WHAT THE TASK ASKS
Reply with the data below, repeated exactly in full.

PROVIDED INFORMATION
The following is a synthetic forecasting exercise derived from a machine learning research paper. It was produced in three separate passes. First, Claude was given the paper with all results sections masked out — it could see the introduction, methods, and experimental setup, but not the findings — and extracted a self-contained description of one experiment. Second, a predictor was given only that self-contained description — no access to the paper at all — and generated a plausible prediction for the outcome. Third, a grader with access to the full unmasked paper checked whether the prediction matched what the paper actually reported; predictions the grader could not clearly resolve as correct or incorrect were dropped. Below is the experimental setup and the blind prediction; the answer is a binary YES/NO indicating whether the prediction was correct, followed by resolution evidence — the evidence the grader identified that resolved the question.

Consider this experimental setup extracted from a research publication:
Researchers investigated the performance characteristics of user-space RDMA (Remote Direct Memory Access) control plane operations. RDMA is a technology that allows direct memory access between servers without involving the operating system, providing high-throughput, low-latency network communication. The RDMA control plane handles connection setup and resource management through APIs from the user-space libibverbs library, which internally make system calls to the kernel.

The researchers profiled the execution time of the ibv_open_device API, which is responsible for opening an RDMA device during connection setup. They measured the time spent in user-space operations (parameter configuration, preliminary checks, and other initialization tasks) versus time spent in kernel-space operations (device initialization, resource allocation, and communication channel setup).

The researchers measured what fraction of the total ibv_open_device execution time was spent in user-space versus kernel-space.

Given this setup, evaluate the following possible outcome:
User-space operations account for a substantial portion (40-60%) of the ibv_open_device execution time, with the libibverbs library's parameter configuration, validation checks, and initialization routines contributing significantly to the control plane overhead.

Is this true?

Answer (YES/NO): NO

OUTPUT
The following is a synthetic forecasting exercise derived from a machine learning research paper. It was produced in three separate passes. First, Claude was given the paper with all results sections masked out — it could see the introduction, methods, and experimental setup, but not the findings — and extracted a self-contained description of one experiment. Second, a predictor was given only that self-contained description — no access to the paper at all — and generated a plausible prediction for the outcome. Third, a grader with access to the full unmasked paper checked whether the prediction matched what the paper actually reported; predictions the grader could not clearly resolve as correct or incorrect were dropped. Below is the experimental setup and the blind prediction; the answer is a binary YES/NO indicating whether the prediction was correct, followed by resolution evidence — the evidence the grader identified that resolved the question.

Consider this experimental setup extracted from a research publication:
Researchers investigated the performance characteristics of user-space RDMA (Remote Direct Memory Access) control plane operations. RDMA is a technology that allows direct memory access between servers without involving the operating system, providing high-throughput, low-latency network communication. The RDMA control plane handles connection setup and resource management through APIs from the user-space libibverbs library, which internally make system calls to the kernel.

The researchers profiled the execution time of the ibv_open_device API, which is responsible for opening an RDMA device during connection setup. They measured the time spent in user-space operations (parameter configuration, preliminary checks, and other initialization tasks) versus time spent in kernel-space operations (device initialization, resource allocation, and communication channel setup).

The researchers measured what fraction of the total ibv_open_device execution time was spent in user-space versus kernel-space.

Given this setup, evaluate the following possible outcome:
User-space operations account for a substantial portion (40-60%) of the ibv_open_device execution time, with the libibverbs library's parameter configuration, validation checks, and initialization routines contributing significantly to the control plane overhead.

Is this true?

Answer (YES/NO): NO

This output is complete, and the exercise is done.